Bei der aplastischen Anämie kann die hämatopoetische Stammzelltransplantation kurativ sein und ist die Behandlung der Wahl, insbesondere bei jüngeren Patienten mit einem passenden Spender. Daher werden bereits bei Diagnosestellung Geschwister hinsichtlich ihrer Kompatibilität des humanen Leukozytenantigens untersucht.

Bei diesen Patienten, die nicht für eine Transplantation geeignet sind oder denen ein Spender fehlt, ergibt die immunsuppressive Behandlung mit Pferde-Antithymocytenglobulin (ATG) in Kombination mit Cyclosporin Gesamtansprechraten von etwa 60 bis 80%. Allergische Reaktionen und Serumkrankheit können auftreten. Bei bis zur Hälfte der Patienten kommt es zu einem langfristigen Rezidiv oder einer klonalen Entwicklung zu einer myeloischen Malignität.

Eltrombopag, ein Thrombopoietin-Rezeptor-Agonist, hat sich in klinischen Studien als potenziell wirksam erwiesen, und haploidentische Knochenmarktransplantationen sind vielversprechend, um den Zugang zur hämatopoetischen Stammzelltransplantation zu erweitern (1, 2, 3).

Literatur zur Behandlung

  1. 1. Peffault de Latour R, Kulasekararaj A, Iacobelli S, et al.
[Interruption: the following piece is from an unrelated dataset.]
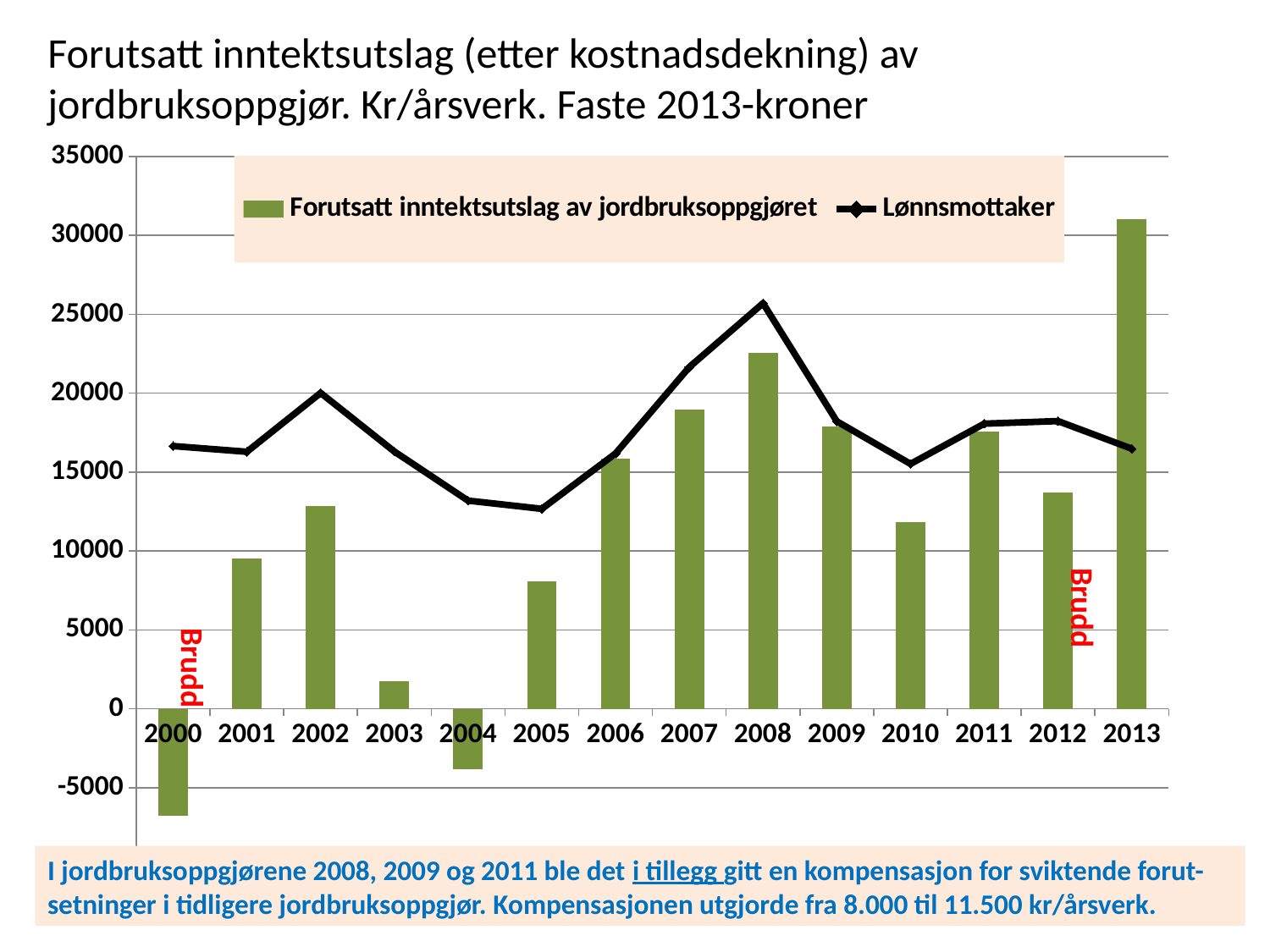
Which year has the highest bar for Forutsatt inntektsutslag av jordbruksoppgjøret? 2013 In which year does the Lønnsmottaker line reach its lowest point? 2005 Which year has a higher bar, 2007 or 2010? 2007 Is the bar value for 2003 greater or less than 5000? less In which year does the Lønnsmottaker line reach its highest point? 2008 Is the Lønnsmottaker value for 2004 greater or less than 15000? less How many series does the legend list? 2 What kind of chart is shown on the slide? A combined bar and line chart Is the bar value for 2013 greater or less than 30000? greater How many years are shown on the x axis? 14 Which year has the lowest bar for Forutsatt inntektsutslag av jordbruksoppgjøret? 2000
Eltrombopag Added to Immunosuppression in Severe Aplastic Anemia. N Engl J Med 2022;386(1):11-23. doi:10.1056/NEJMoa2109965

  2. 2. DeZern A, Zahurak ML, Symons HJ, et al. Alternative donor BMT with post-transplant cyclophosphamide as initial therapy for acquired severe aplastic anemia [published online ahead of print, 2023 Apr 21]. Blood 2023;blood.2023020435. doi:10.1182/blood.2023020435

  3. 3. Winkler T, Fan X, Cooper J, et al: Treatment optimization and genomic outcomes in refractory severe aplastic anemia treated with eltrombopag. Blood 133(24):2575–2585, 2019. doi: 10.1182/blood.2019000478

Wichtige Punkte

  • Aplastische Anämie beinhaltet eine panhypoplastische Knochenmarkinsuffizienz mit Anämie, Leukopenie und Thrombozytopenie.

  • Zahlreiche Fälle sind idiopathisch, Gründe können aber auch Chemikalien, Arzneimittel oder ionisierende Strahlung sein.

  • Die Knochenmarkuntersuchung zeigt einen variablen Grad der Hypozellularität.

  • Die Behandlung erfolgt mit Stammzelltransplantation oder Immunsuppression mit Pferde-Antithymozyten-Globulin und Cyclosporin.